If young people can hear the stories of people like them, youth with promising futures whose lives fell apart after they started abusing prescription drugs, Chapman said, maybe they will think twice before using any mood-altering substances.
“From my standpoint, the thing that most impresses me about the film is that the majority of the opiate addicts highlighted said that their drug history started when they were quite young with marijuana or alcohol,” he said. “In some ways the stage was set by these substances. As they as they got into their later teens and early 20s, they had progressed to serious opiate abuse.”
Marijuana and teens
One topic of discussion at the Blaine event was the increasing availability of marijuana for Minnesota teens.
“When I was on the panel the other night is said that marijuana is often seen by parents and young people as a harmless drug,” Chapman said. “As a drug and alcohol counselor, a lot of times parents who know that their child is smoking marijuana will say to me, ‘At least they are only smoking weed and not using opiates.’ I’ll say, ‘It is a continuum. Drug use often starts with drugs like marijuana or alcohol and then it progresses.’ That’s one of the messages of the film.”

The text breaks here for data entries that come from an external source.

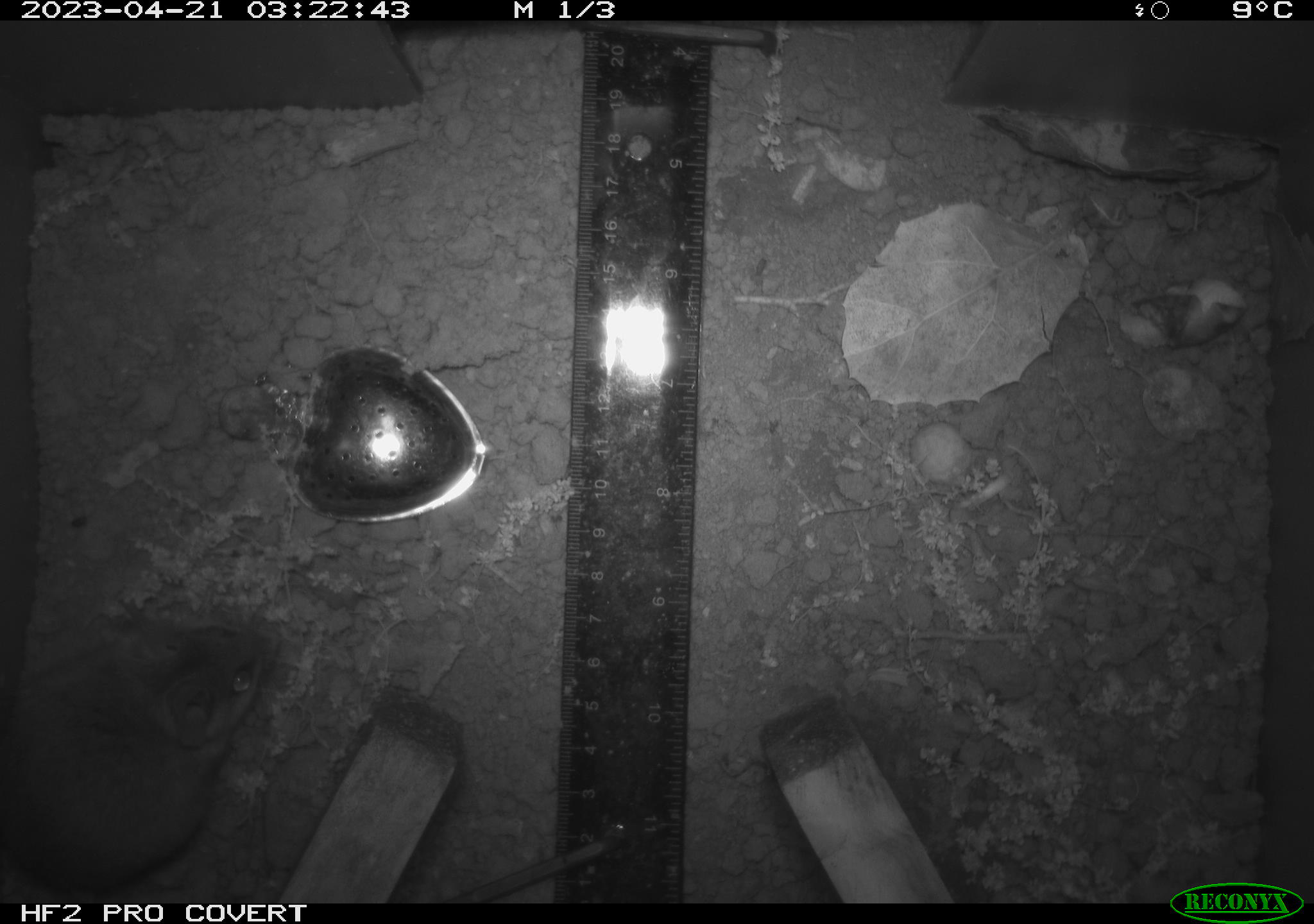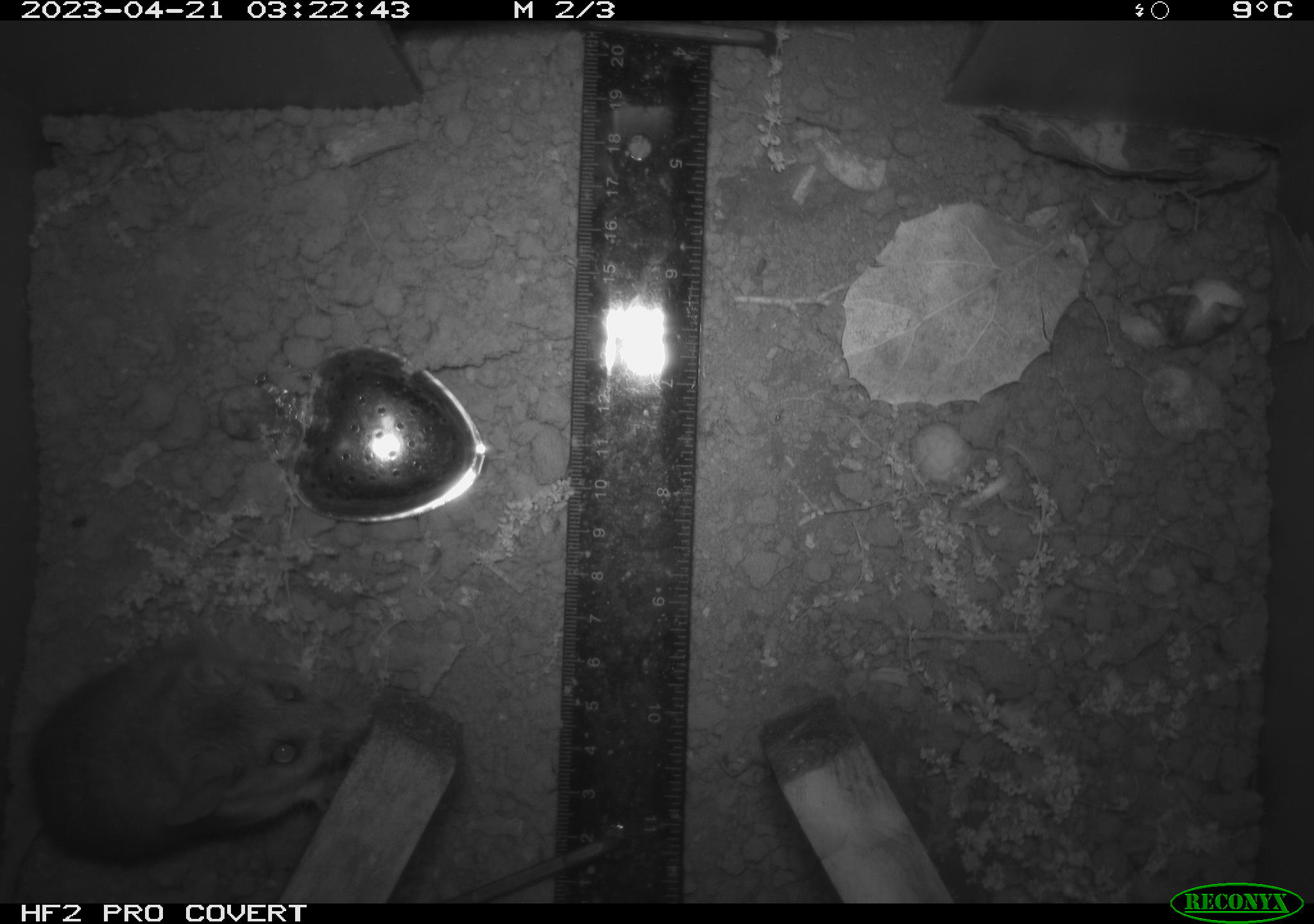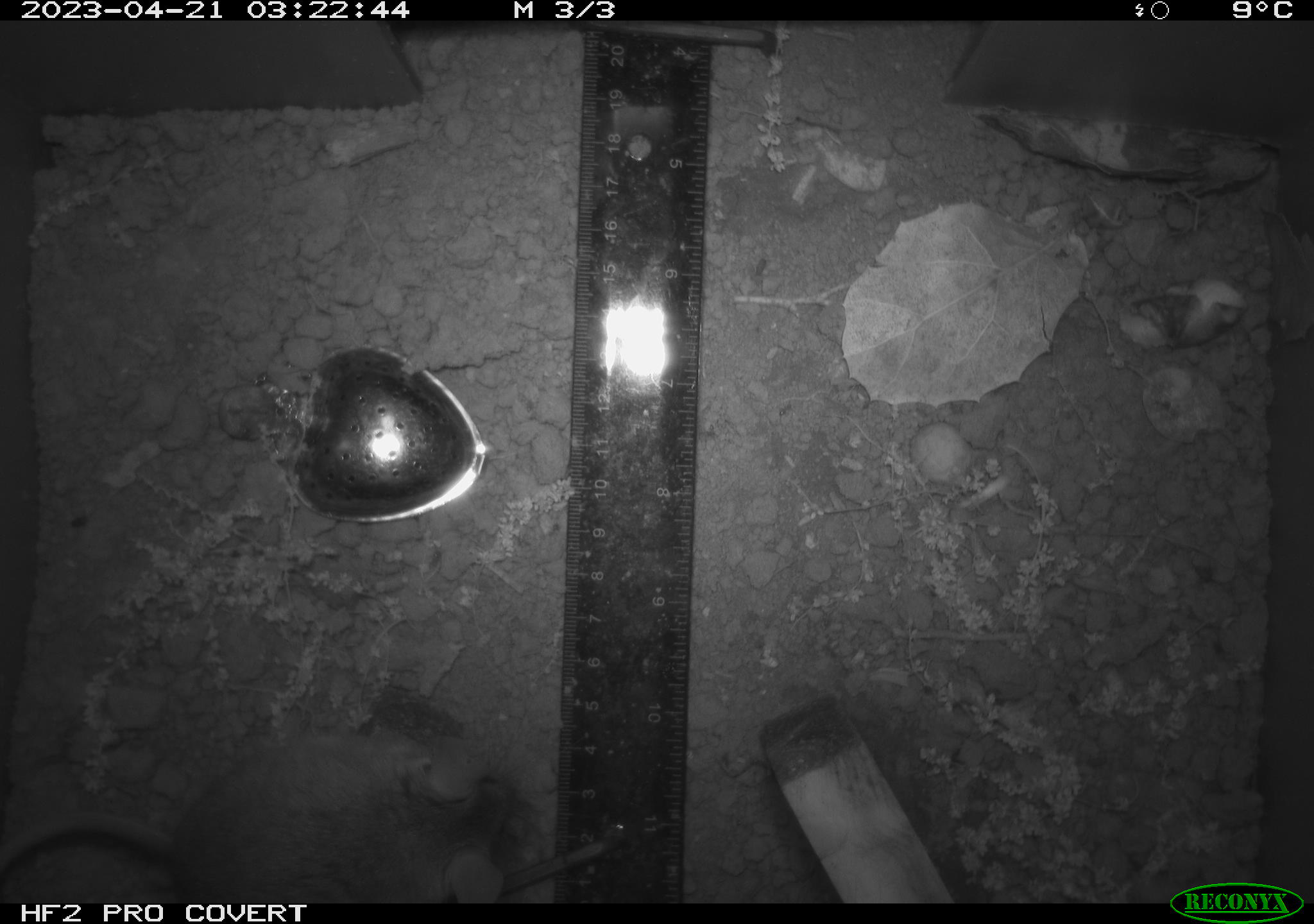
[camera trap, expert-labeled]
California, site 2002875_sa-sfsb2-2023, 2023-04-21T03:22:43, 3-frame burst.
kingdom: Animalia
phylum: Chordata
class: Mammalia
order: Rodentia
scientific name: Rodentia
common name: mouse species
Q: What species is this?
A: Mouse species (Rodentia).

“Chasing the Dragon” screenings have been held across the state, VanNess said, including in Rochester and at the Mall of America. Chapman will be part of a panel focused on opiate abuse on April 19 at Andover High School. The panel discussion was part of an Anoka-Hennepin School District series on teen substance use that also featured screenings of “Chasing the Dragon.”
“We’re planning on doing more of these events this spring,” VanNess said. “The focus for the next several events will be on high schools in the metro area. We want to zero in on this age group, because we think we can make a real difference there.”